I due autori estremizzano le teorie bressoniane sull'economia della forma e sulla densità dei contenuti e consegnano l’intera narrazione fuori-campo. Premessa al ricorso a questa figura del discorso filmico è l’affermazione di Deleuze per cui «lo spazio e l’azione eccedono sempre i limiti del quadro». Prendendo le mosse da quanto già affermato da Bazin circa il potere centrifugo del cinema, che si struttura proprio in funzione dell’invisibile ed in virtù del quale personaggi e cose sembrano attirati da un centro di attrazione che è fuori dall’immagine, oltre i bordi e i lembi dello schermo, Rodrigues e Guerra da Mata realizzano un’opera scentrata, tutta giocata sulle possibilità estreme di decentramento, facendo quindi del fuori-campo un vero e proprio centro di gravità esterno allo schermo.
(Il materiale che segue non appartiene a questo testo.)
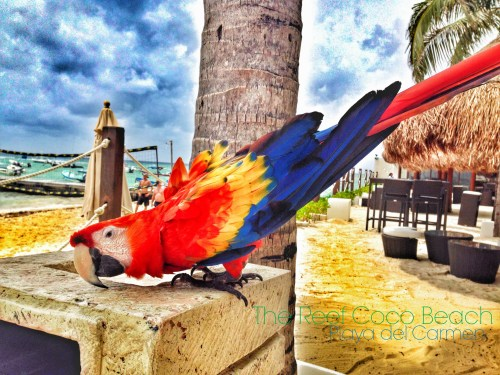 The Reef Coco Beach, Playa del Carmen, Mexico //  Parrot
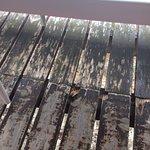 terrasse endommagée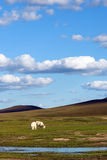 sheep in WulanBu all grassland ancient battlefield stock photography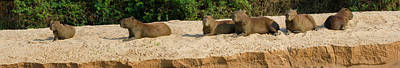 Negro Photograph - Capybaras Resting On Sand, Rio Negro by Panoramic Images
Dimensione misteriosa ed ineffabile, il fuori-campo di A Última Vez Que Vi Macau da relativo (designante qualcosa che esiste altrove, ma comunque vicino o intorno – la sparizione di Candy) si fa assoluto (testimonianza di un altrove più radicale, che rinvia a presenze più lontane nel tempo o nello spazio, più universali).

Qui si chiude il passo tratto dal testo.